● **Your goal**:
Convert the data below into a Markdown table with the columns Row and Line, giving each line its own numbered row and skipping blank lines. Leave any images out of the table.

[Image-linked spatial questions]
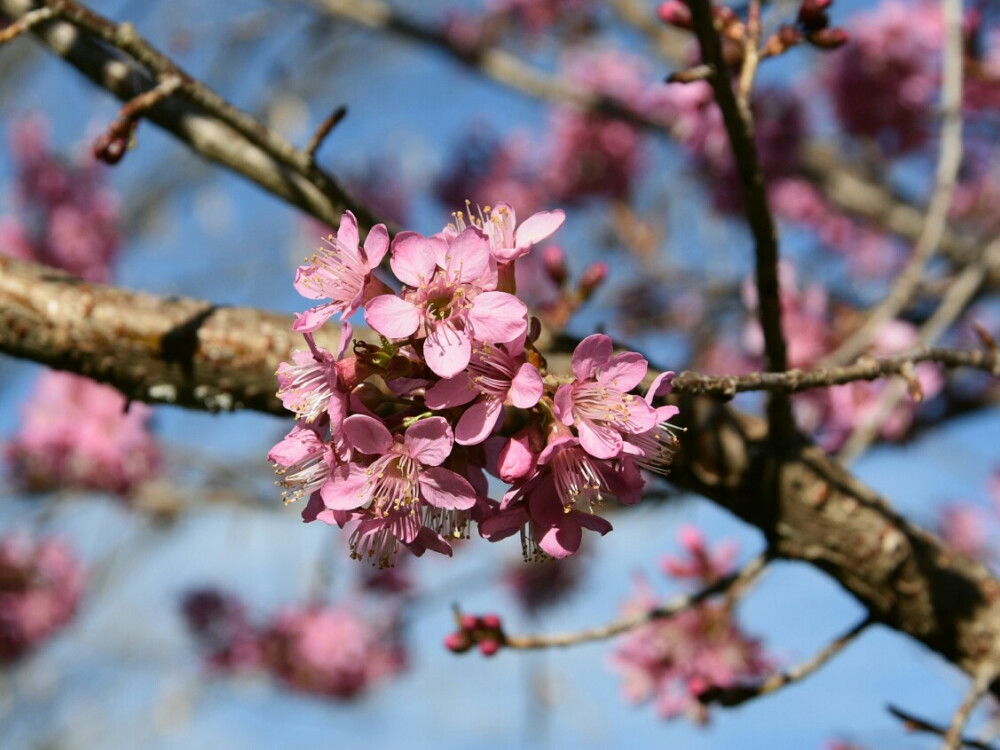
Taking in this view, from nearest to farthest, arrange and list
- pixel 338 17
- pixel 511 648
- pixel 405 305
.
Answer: pixel 405 305 < pixel 511 648 < pixel 338 17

● **Written reply**:
| Row | Line |
|---|---|
| 1 | Taking in this view, from nearest to farthest, arrange and list |
| 2 | - pixel 338 17 |
| 3 | - pixel 511 648 |
| 4 | - pixel 405 305 |
| 5 | . |
| 6 | Answer: pixel 405 305 < pixel 511 648 < pixel 338 17 |